The gRPC client and server-side implementations may also generate and
return `status` on their own when errors happen.  Only a subset of
the pre-defined status codes are generated by the gRPC libraries.  This
allows applications to be sure that any other code it sees was actually
returned by the application (although it is also possible for the
server-side to return one of the codes generated by the gRPC libraries).

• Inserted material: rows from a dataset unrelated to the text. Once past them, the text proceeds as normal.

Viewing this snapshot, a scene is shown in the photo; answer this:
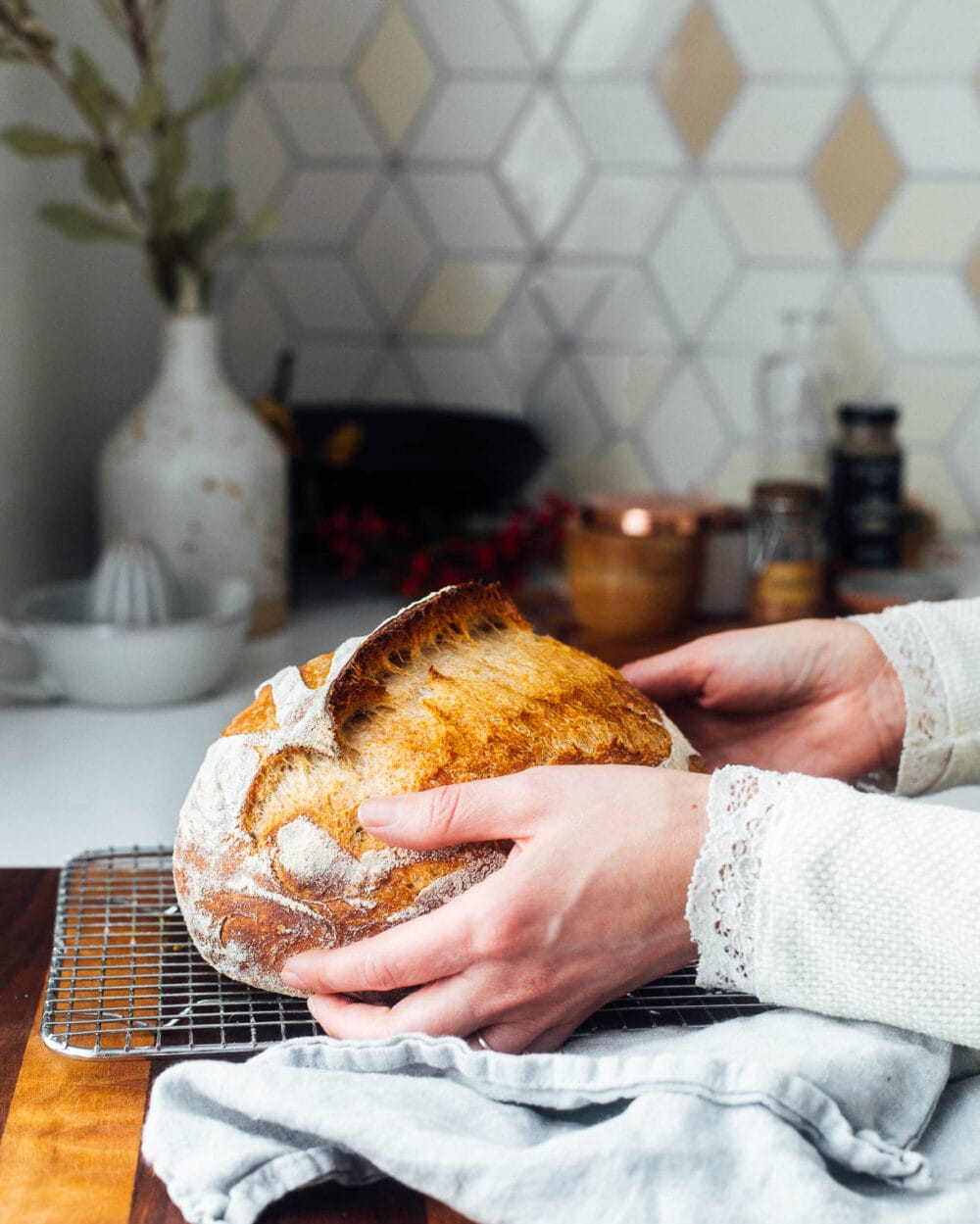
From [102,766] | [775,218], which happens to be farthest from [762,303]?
[102,766]

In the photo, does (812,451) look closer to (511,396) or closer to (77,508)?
(511,396)

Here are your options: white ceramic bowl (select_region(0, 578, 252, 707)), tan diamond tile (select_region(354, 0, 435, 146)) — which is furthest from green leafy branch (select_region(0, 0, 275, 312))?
tan diamond tile (select_region(354, 0, 435, 146))

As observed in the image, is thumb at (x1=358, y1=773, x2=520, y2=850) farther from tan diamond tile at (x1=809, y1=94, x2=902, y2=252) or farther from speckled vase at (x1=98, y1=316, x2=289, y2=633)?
tan diamond tile at (x1=809, y1=94, x2=902, y2=252)

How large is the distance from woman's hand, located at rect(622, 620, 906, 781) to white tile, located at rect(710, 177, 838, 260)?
102cm

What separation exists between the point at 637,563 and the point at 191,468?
1.61 ft

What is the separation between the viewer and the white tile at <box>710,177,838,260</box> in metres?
1.87

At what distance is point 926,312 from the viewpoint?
1894mm

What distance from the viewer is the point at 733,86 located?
1840 mm

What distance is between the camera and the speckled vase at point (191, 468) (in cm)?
144

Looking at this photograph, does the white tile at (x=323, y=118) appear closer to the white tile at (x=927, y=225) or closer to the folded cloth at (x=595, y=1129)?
the white tile at (x=927, y=225)

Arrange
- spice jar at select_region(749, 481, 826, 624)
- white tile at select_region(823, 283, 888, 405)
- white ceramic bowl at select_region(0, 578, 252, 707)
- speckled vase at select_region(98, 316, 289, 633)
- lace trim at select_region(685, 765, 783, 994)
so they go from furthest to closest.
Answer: white tile at select_region(823, 283, 888, 405) → spice jar at select_region(749, 481, 826, 624) → speckled vase at select_region(98, 316, 289, 633) → white ceramic bowl at select_region(0, 578, 252, 707) → lace trim at select_region(685, 765, 783, 994)

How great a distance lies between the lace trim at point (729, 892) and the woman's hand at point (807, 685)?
299 mm

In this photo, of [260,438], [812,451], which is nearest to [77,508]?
[260,438]

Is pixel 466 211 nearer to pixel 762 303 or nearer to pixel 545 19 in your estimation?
pixel 545 19
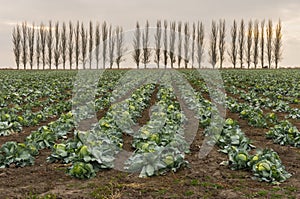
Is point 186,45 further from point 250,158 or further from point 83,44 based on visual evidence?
point 250,158

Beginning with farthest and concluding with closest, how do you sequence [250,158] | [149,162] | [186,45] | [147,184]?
1. [186,45]
2. [250,158]
3. [149,162]
4. [147,184]

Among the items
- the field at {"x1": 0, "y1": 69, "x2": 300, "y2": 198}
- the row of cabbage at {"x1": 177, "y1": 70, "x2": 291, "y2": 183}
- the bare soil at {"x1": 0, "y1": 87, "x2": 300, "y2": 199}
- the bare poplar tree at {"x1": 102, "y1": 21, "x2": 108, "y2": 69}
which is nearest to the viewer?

The following table lists the codes that may be returned by the gRPC
libraries (on either the client-side or server-side) and summarizes the
situations in which they are generated.

| Case        | Code           | Generated at Client or Server  |
| ------------- |:-------------| :-----:|
| Client Application cancelled the request	| CANCELLED | Both |
| Deadline expires before server returns status	| DEADLINE_EXCEEDED | Both |
| Method not found at server	| UNIMPLEMENTED | Server|
| Server shutting down	| UNAVAILABLE | Server|
| Server side application throws an exception (or does something other than returning a Status code to terminate an RPC) |	UNKNOWN | Server|
| No response received before Deadline expires. This may occur either when the client is unable to send the request to the server or when the server fails to respond in time. |	DEADLINE_EXCEEDED | Both|
| Some data transmitted (e.g., request metadata written to TCP connection) before connection breaks |	UNAVAILABLE | Client |
| Could not decompress, but compression algorithm supported (Client -> Server)	| INTERNAL | Server |
| Could not decompress, but compression algorithm supported (Server -> Client)	| INTERNAL | Client |
| Compression mechanism used by client not supported at server	| UNIMPLEMENTED | Server |
| Server temporarily out of resources (e.g., Flow-control resource limits reached) |	RESOURCE_EXHAUSTED | Server|
| Client does not have enough memory to hold the server response | RESOURCE_EXHAUSTED | Client |
| Flow-control protocol violation |	INTERNAL | Both |
| Error parsing returned status	| UNKNOWN | Client |
| Incorrect Auth metadata ( Credentials failed to get metadata, Incompatible credentials set on channel and call, Invalid host set in `:authority` metadata, etc.) | UNAUTHENTICATED | Both |
| Request cardinality violation (method requires exactly one request but client sent some other number of requests) | UNIMPLEMENTED | Server|
| Response cardinality violation (method requires exactly one response but server sent some other number of responses) | UNIMPLEMENTED | Client|
| Error parsing response proto	| INTERNAL | Client|
| Error parsing request proto	| INTERNAL | Server|
| Sent or received message was larger than configured limit | RESOURCE_EXHAUSTED | Both |
| Keepalive watchdog times out | UNAVAILABLE | Both |

The following status codes are never generated by the library:
- INVALID_ARGUMENT
- NOT_FOUND
- ALREADY_EXISTS
- FAILED_PRECONDITION
- ABORTED
- OUT_OF_RANGE
- DATA_LOSS

Applications that may wish to [retry](https://github.com/grpc/proposal/blob/master/A6-client-retries.md) failed RPCs must decide which status codes on which to retry. As shown in the table above, the gRPC library can generate the same status code for different cases. Server applications can also return those same status codes. Therefore, there is no fixed list of status codes on which it is appropriate to retry in all applications. As a result, individual applications must make their own determination as to which status codes should cause an RPC to be retried.